Splendide roman africain (chez Gallimard) et pas seulement parce qu’il a obtenu le Renaudot. Tout en petites touches subtiles, nous voilà dans une école catholique pour jeunes filles de la classe dirigeante au Rwanda, essentiellement Hutues.
L’école est dans les montagnes (le pays des mille collines), près d’une source supposée du Nil protégée par une statue d’une Vierge noire qui n’est autre que Notre-Dame du Nil. Ce n’est pas par hasard car le Nil est le lien entre les Tutsis et les pharaons noirs de Méroé alors que les Hutus sont d’origine purement africaine.

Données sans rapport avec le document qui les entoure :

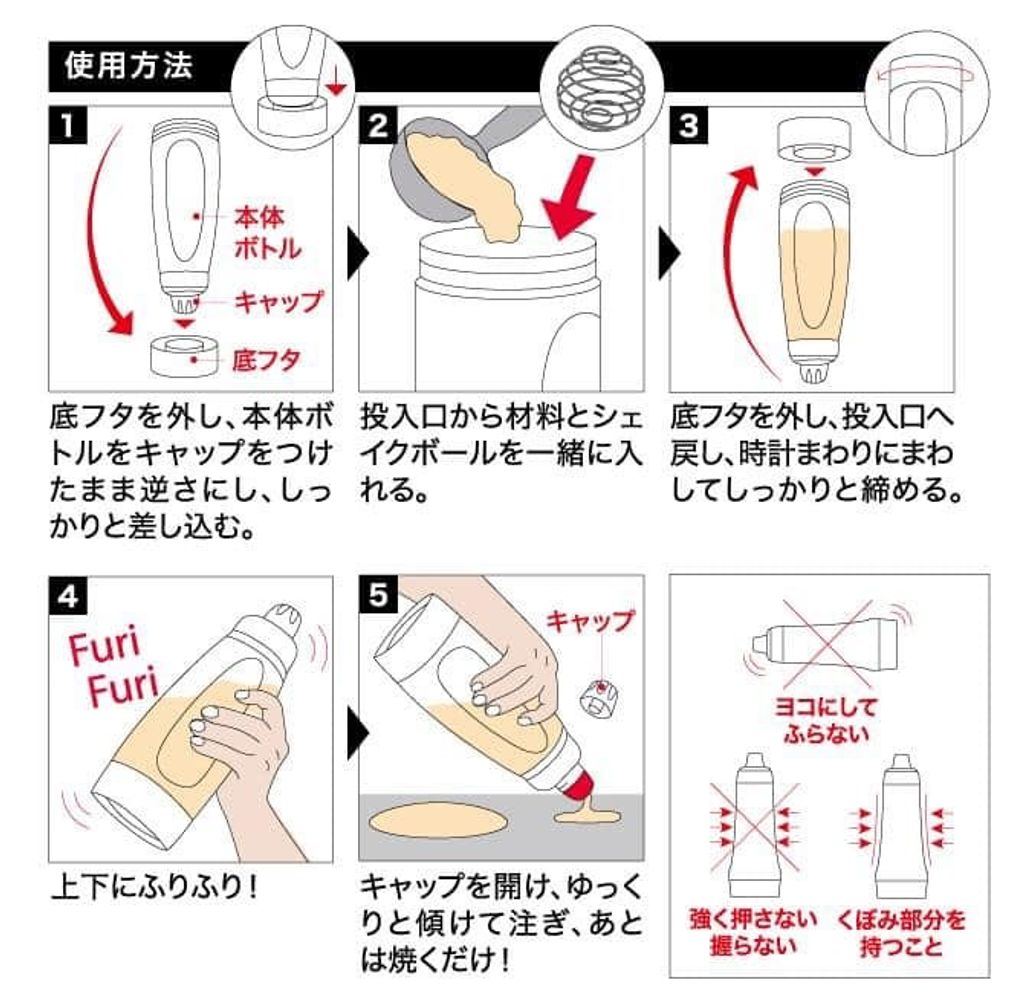 使用方法

1

本体ボトル

キャップ

底フタ

底フタを外し、本体ボトルをキャップをつけたまま逆さにし、しっかりと差し込む。

2

投入口から材料とシェイクボールを一緒に入れる。

3

底フタを外し、投入口へ戻し、時計まわりにまわしてしっかりと締める。

4

Furi Furi

上下にふりふり！

5

キャップ

キャップを開け、ゆっくりと傾けて注ぎ、あとは焼くだけ！

ヨコにしてふらない

強く押さない握らない

くぼみ部分を持つこと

C’est un vieux colon un peu fou, adorateur des princesses soudanaises, qui explique cela aux jeunes filles.
La vie se déroule tranquillement dans le pensionnat : cours, repas, dortoir, la Mère Sup’ autoritaire, le curé un peu libidineux, la saison des pluies, les visites des parents tous « grand quelqu’un ». Du moins à la surface des choses car les passions cheminent par en dessous : découverte de leurs corps, du monde, des passions et surtout monte la tension qui aboutira au génocide de 1994 : un million de morts en 100 jours ! Mais ceci, dans le roman, est en arrière-plan seulement : on le sent poindre entre contraste brutal avec la vie rangée et protégée de jeunes pensionnaires de notre Dame du Nil. Et l’histoire est servie par un style épuré, transparent, une belle écriture.
Un film que vous pouvez ne pas voir : « Anna Karénine » de Joe Wright avec Keira Knightley (Anna) et Aron Taylor-Johnson (Vornsky). L’idée centrale pourtant était bonne : l’ensemble de l’action se déroule dans un théâtre qui sert de cadre donc à chacune de scènes. Sacro sainte unité de lieu ! Ce qui fragilise le film c’est d’abord un goût prononcé pour un esthétisme cotonneux : bleus et roses layette, blancs mère Denis, personnages sapés « Vogue ». Et puis, si Anna est séduisante, il n’en est pas de même de son Vronsky qui fait gamin égaré dans un rôle trop grand.